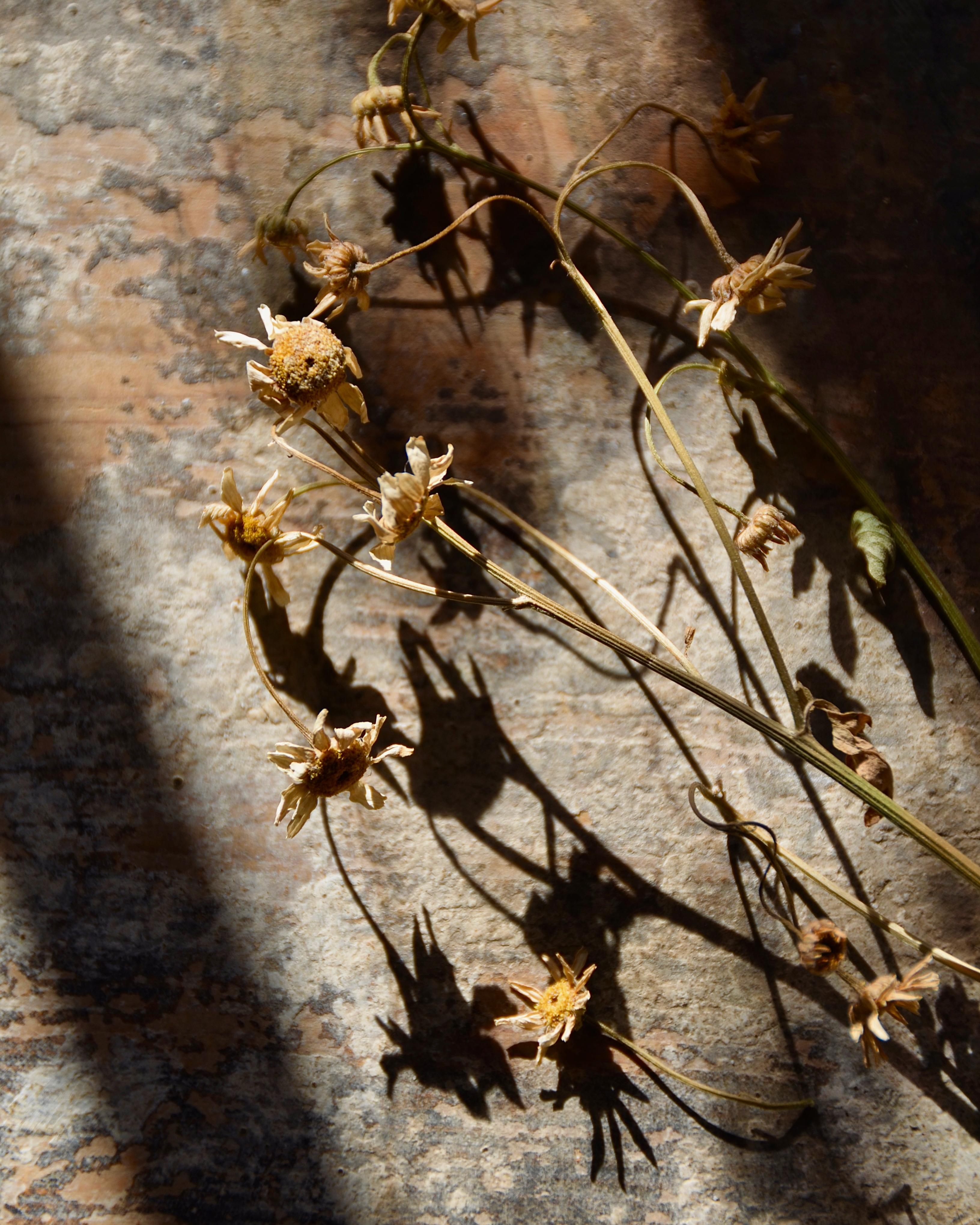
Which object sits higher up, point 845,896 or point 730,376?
point 730,376

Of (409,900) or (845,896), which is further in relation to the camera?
(409,900)

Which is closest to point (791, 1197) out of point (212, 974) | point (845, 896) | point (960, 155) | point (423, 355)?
point (845, 896)

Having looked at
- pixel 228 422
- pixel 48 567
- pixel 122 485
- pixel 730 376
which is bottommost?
pixel 48 567

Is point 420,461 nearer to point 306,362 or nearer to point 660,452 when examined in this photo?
point 306,362

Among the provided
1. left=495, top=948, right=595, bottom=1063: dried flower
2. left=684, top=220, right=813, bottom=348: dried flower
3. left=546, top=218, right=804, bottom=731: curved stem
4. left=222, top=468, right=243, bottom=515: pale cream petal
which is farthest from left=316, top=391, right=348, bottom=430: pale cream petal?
left=495, top=948, right=595, bottom=1063: dried flower

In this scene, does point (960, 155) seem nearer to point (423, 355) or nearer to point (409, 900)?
point (423, 355)

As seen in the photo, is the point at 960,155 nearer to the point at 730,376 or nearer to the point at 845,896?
the point at 730,376

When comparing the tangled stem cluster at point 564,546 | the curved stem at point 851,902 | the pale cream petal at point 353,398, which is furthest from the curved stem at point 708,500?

YOUR INSTRUCTIONS | Your job is to transcribe the entries above exactly; skip the pictures.

ANSWER TO THE PROBLEM |
Which object sits higher up, point 845,896 or point 730,376?
point 730,376

Of (409,900) or (845,896), which is further in relation to the camera?
(409,900)

Which is closest to point (791, 1197) out of point (212, 974) | point (845, 896) | point (960, 155) | point (423, 355)?
point (845, 896)

Having looked at
- pixel 228 422
- pixel 48 567
- pixel 122 485
- pixel 730 376
which is bottommost?
pixel 48 567

Is point 420,461 nearer to point 306,362 or nearer to point 660,452 when examined in this photo?
point 306,362

Among the provided
1. left=495, top=948, right=595, bottom=1063: dried flower
2. left=684, top=220, right=813, bottom=348: dried flower
3. left=546, top=218, right=804, bottom=731: curved stem
4. left=222, top=468, right=243, bottom=515: pale cream petal
which is farthest from left=316, top=391, right=348, bottom=430: pale cream petal?
left=495, top=948, right=595, bottom=1063: dried flower

In this scene, does point (960, 155) seem nearer to point (423, 355) or nearer to point (409, 900)?
point (423, 355)

As seen in the photo, is the point at 960,155 nearer to the point at 730,376 or nearer to the point at 845,896?
the point at 730,376

When comparing the tangled stem cluster at point 564,546 | the curved stem at point 851,902 | the pale cream petal at point 353,398, which is furthest from the curved stem at point 708,500?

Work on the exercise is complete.